The USPTO is also changing its standards for examining patents in this area. It established a two-part test based on Alice — first determine if the claim contains an abstract idea; if not, then the subject matter is patentable. If an abstract idea is found, however, then it must be determined if that abstract idea is incorporated into a practical application. If it is, then the subject matter is patentable. After Alice, business method claims evaluated under this test were largely deemed unpatentable.
But the USPTO issued revised guidelines in 2019, which reflected changes in the legal landscape so that more inventions would be considered as incorporating an abstract idea into a practical application. The USPTO has also set out various examples of what is and is not patentable, and while there is clearly a move to make more of these inventions patentable, there is still a lot of gray area. The art is often in drafting the patent to describe the invention in a way that is a practical application.

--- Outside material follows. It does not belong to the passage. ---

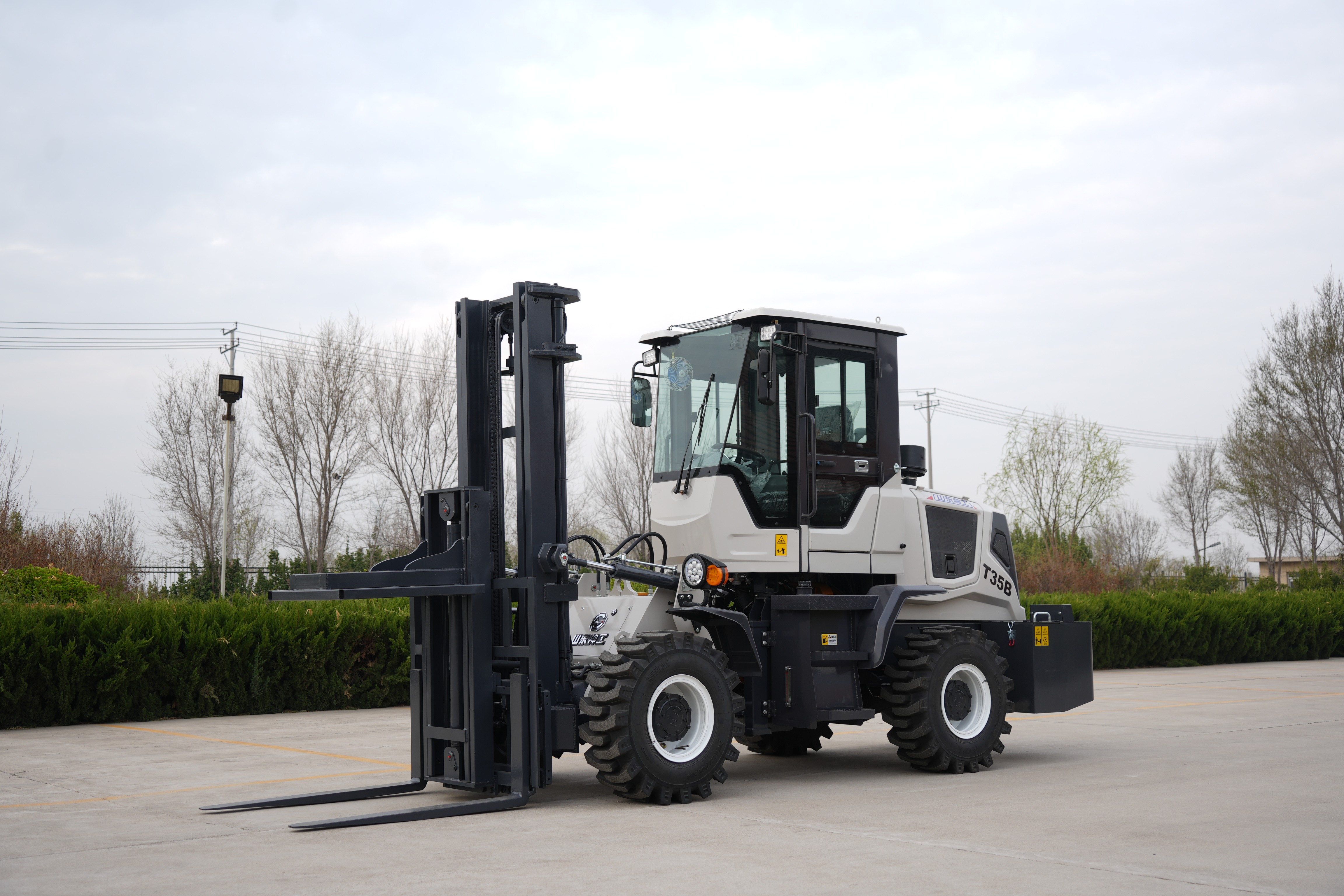 Carretilla elevadora todoterreno SDSG T35B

In addition, a bipartisan group in Congress is exploring changes in patent law to more clearly delineate what is and is not patentable. There are many proposals of how to phrase the new law, and no doubt the exact language will change significantly before anything is passed. If history is any guide, whatever the language, there will be significant litigation into its meaning.

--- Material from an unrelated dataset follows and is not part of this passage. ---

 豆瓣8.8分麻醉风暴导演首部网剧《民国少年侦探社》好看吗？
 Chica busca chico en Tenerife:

What these developments mean for insurance and other financial companies is that they once again need to worry about patents. With these developments, and those on the horizon, many business methods once eliminated from patent consideration are now back in the picture. Insurance and other financial companies will have to take this into consideration in the future.
Defensively, insurance and financial companies will have to be diligent in developing new products or processes to ensure they are not infringing. In most situations, a new product will not be the subject of another’s patent. But back-office processing, methods of forecasting, methods of identifying and evaluating risk, and other systems will be at risk under these new patent rules. Business method patent litigation has been quiet recently, but with these new developments, it is likely to emerge once again.
Many plaintiffs brought questionable, and even ridiculous, claims to extract small early settlements. One plaintiff we dealt with sued more than 200 companies under very questionable patents. It leveraged the prospect of costly patent litigation and offered to settle for a fraction of that amount — it settled with most and amassed many millions of dollars doing this. After a client approached us to fight, we not only won, but also were able to recover attorneys’ fees for filing a frivolous case. Nevertheless, this is the exception, and many plaintiffs will again sue using business method patents, especially given the lack of clarity in the rules.
Offensively, insurance and financial companies need to capitalize on the opening created by the new patent-eligibility rules. There are now opportunities to secure exclusive rights to a process or system that gives it a commercial advantage. These patents can be quite valuable in protecting a unique process or system that others may wish to copy. Getting patents can also be used defensively as counterclaims if the company is sued. While there is a tendency to believe that suits among competitors will not occur, the number of times we have been asked to represent a client who says “no one in our industry sues for patent infringement” cannot be counted.
In sum, change is coming — in fact, it is here — and insurance and financial companies will be affected by this change and need to plan for it.